Artikel 2 van de Beleidsregel uitleg ‘specifieke aard van het
beroep’ en ‘andere gewichtige omstandigheden’ bedoeld in de
Leerplichtwet 1969 luidt (gedeeltelijk): Andere gewichtige
omstandigheden (…) In de hierna te noemen gevallen kan, zolang het
totaal aan een jongere te verlenen verlof het aantal van 10
verlofdagen in een schooljaar niet te boven gaat, verlof worden
gegeven voor de hierna genoemde periode: Voor verhuizing: maximaal 1
schooldag; voor het bijwonen van het huwelijk van bloed- of
aanverwant tot en met de 3e graad: in Nederland maximaal 2
schooldagen indien er ver gereisd moet worden, anders maximaal 1 dag,
in het buitenland maximaal 5 schooldagen. Soort bewijs: trouwkaart
(indien twijfelachtig kopie trouwakte); bij 25, 40 of 50 jarig
ambtsjubileum en het 12 ½, 25, 40, 50 en 60 jarig huwelijksjubileum
van ouder(s)/verzorger(s) of grootouders: maximaal 1 schooldag;
”Wil”
Artikel
2 van de Beleidsregel uitleg ‘specifieke aard van het beroep’ en
‘andere gewichtige omstandigheden’ bedoeld in de Leerplichtwet
1969 luidt (gedeeltelijk): Andere gewichtige omstandigheden. Op grond
van artikel 11, onderdeel g, en artikel 14 van de Leerplichtwet zijn
in bepaalde situaties bijzondere vormen van verlof toegestaan voor
maximaal tien dagen per schooljaar. Het gaat hier om zogenaamde
‘andere gewichtige omstandigheden’. Dit zijn omstandigheden die
niet eerder in de limitatieve opsomming van artikel 11 van de
Leerplichtwet zijn genoemd en die veelal buiten de wil of
invloedsfeer van de ouders of leerling zijn gelegen. Het hoofd van de
school of instelling kan verlof verlenen voor afwezigheid als gevolg
van een dergelijke andere gewichtige omstandigheid. In de hierna te
noemen gevallen kan, zolang het totaal aan een jongere te verlenen
verlof het aantal van 10 verlofdagen in een schooljaar niet te boven
gaat, verlof worden gegeven voor de hierna genoemde periode: (…)
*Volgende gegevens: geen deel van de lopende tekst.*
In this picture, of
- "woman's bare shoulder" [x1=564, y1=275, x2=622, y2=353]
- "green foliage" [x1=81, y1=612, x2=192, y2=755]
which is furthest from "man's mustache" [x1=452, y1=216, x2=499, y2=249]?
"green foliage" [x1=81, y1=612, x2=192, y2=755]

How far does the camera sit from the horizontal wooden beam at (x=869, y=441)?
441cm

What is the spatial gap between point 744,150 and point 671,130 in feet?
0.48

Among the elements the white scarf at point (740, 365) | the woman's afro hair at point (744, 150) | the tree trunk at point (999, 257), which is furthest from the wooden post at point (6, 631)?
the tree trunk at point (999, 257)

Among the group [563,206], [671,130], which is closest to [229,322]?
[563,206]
voor andere naar het oordeel van het hoofd van de
school/instelling gewichtige omstandigheden: maximaal 10 dagen.
”Grondrecht”
Artikel
2 van de Beleidsregel uitleg ‘specifieke aard van het beroep’ en
‘andere gewichtige omstandigheden’ bedoeld in de Leerplichtwet
1969 luidt (gedeeltelijk): Andere gewichtige omstandigheden. In de
hierna te noemen gevallen kan, zolang het totaal aan een jongere te
verlenen verlof het aantal van 10 verlofdagen in een schooljaar niet
te boven gaat, verlof worden gegeven voor de hierna genoemde periode:
(…) voor andere naar het oordeel van het hoofd van
de school/instelling gewichtige omstandigheden: maximaal 10 dagen.
Daarbij geldt het volgende:
•. Verlofaanvragen
dienen schriftelijk en binnen een redelijke termijn bij het hoofd van
de school/instelling te worden ingediend. Indien de aanvraag niet
binnen een redelijke termijn is ingediend, moet door de aanvrager
worden beargumenteerd waarom dit niet is gebeurd;
•. er
kunnen voorwaarden gesteld worden aan het toekennen van verlof,
bijvoorbeeld het achteraf tonen van bepaalde bescheiden;
•. de
toestemming of afwijzing moet schriftelijk worden vastgelegd en in
geval van afwijzing goed worden gemotiveerd door het hoofd van de
school/instelling;
Artikel 9 Grondwet luidt (gedeeltelijk): Het recht tot vergadering
en betoging wordt erkend, behoudens ieders verantwoordelijkheid
volgens de wet.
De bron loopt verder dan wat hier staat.